Challenge >>
Reproduce the preface below word for word, from its title line through its final sentence.

Preface: The Fire and The Gift
“The best advertising campaign that any church or any mission can put up is fire in the pulpit and a blaze in the pew.” – Duncan Campbell
I sat on the red padded pew in the dimly lit sanctuary, tears streaming down my face. How often I had sat in these seats over the years, only the Lord knew for certain. But again and again, I found myself drawn to this sanctuary, after the Sunday crowds had left and the lights were down, to commune with the Lord in solitude. The congregation we were serving in, after all, didn’t seem to understand my devotion. As the Worship Leader & Co-Youth Pastor in a traditional, rural church, I had wrestled countless nights in prayer for this people, for this region, and for my own heart to experience the sustaining power of the Spirit of God. I knew there was more for us all: more fire, more power, more holiness, more salvations. After all, I, like David, had “seen Him in the sanctuary” for myself (Ps. 63:2); I had experienced Him both in corporate outpouring and personal encounter. Before my personal encounter, I had known what it was to have a genuine love for God that was void of the fire that sustains it, and now that I been set ablaze, I couldn’t return to that again.
I had been raised in a strong Christian faith. I believe I was 8 days old the first time I attended the Spirit-filled church in which my parents volunteered. The generation before them and the generation before that had all faithfully committed their lives to follow Christ on both sides of my family. I was 7 years old when I was baptized in water, 8 years old when I was baptized in the Holy Spirit, and 12 years old when I cried at an old wooden altar and felt the Lord calling me to ministry. To say I was blessed with a godly heritage, then, is an understatement. And yet, for all that faithful commitment in my family, there was something missing. My home life had fallen apart when my dad’s moral failing and Mom’s psychotic break all stored upon me when I was 12 years old. My adolescent years were spent with me treading the emotional waters of a broken home, back-slidden Father, and a mentally ill mother. Add to those waters the weight of man-made traditions that my upbringing mistook for holiness, and I was barely able to breath. I was caught in two worlds: the world of loving Jesus and the world of struggling with self-hatred; the world of the joy of salvation and the world of absolute depression. I struggled with fear. I struggled with purity. I struggled and struggled and struggled. It wasn’t until I was 18 years old in college that my heart had the courage to admit: there had to be more to following Jesus than endless struggle after endless struggle.

Data section >>
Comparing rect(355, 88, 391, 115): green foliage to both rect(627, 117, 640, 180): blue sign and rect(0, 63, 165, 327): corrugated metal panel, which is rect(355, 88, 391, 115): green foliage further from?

Result below >>
Preface: The Fire and The Gift
“The best advertising campaign that any church or any mission can put up is fire in the pulpit and a blaze in the pew.” – Duncan Campbell
I sat on the red padded pew in the dimly lit sanctuary, tears streaming down my face. How often I had sat in these seats over the years, only the Lord knew for certain. But again and again, I found myself drawn to this sanctuary, after the Sunday crowds had left and the lights were down, to commune with the Lord in solitude. The congregation we were serving in, after all, didn’t seem to understand my devotion. As the Worship Leader & Co-Youth Pastor in a traditional, rural church, I had wrestled countless nights in prayer for this people, for this region, and for my own heart to experience the sustaining power of the Spirit of God. I knew there was more for us all: more fire, more power, more holiness, more salvations. After all, I, like David, had “seen Him in the sanctuary” for myself (Ps. 63:2); I had experienced Him both in corporate outpouring and personal encounter. Before my personal encounter, I had known what it was to have a genuine love for God that was void of the fire that sustains it, and now that I been set ablaze, I couldn’t return to that again.
I had been raised in a strong Christian faith. I believe I was 8 days old the first time I attended the Spirit-filled church in which my parents volunteered. The generation before them and the generation before that had all faithfully committed their lives to follow Christ on both sides of my family. I was 7 years old when I was baptized in water, 8 years old when I was baptized in the Holy Spirit, and 12 years old when I cried at an old wooden altar and felt the Lord calling me to ministry. To say I was blessed with a godly heritage, then, is an understatement. And yet, for all that faithful commitment in my family, there was something missing. My home life had fallen apart when my dad’s moral failing and Mom’s psychotic break all stored upon me when I was 12 years old. My adolescent years were spent with me treading the emotional waters of a broken home, back-slidden Father, and a mentally ill mother. Add to those waters the weight of man-made traditions that my upbringing mistook for holiness, and I was barely able to breath. I was caught in two worlds: the world of loving Jesus and the world of struggling with self-hatred; the world of the joy of salvation and the world of absolute depression. I struggled with fear. I struggled with purity. I struggled and struggled and struggled. It wasn’t until I was 18 years old in college that my heart had the courage to admit: there had to be more to following Jesus than endless struggle after endless struggle.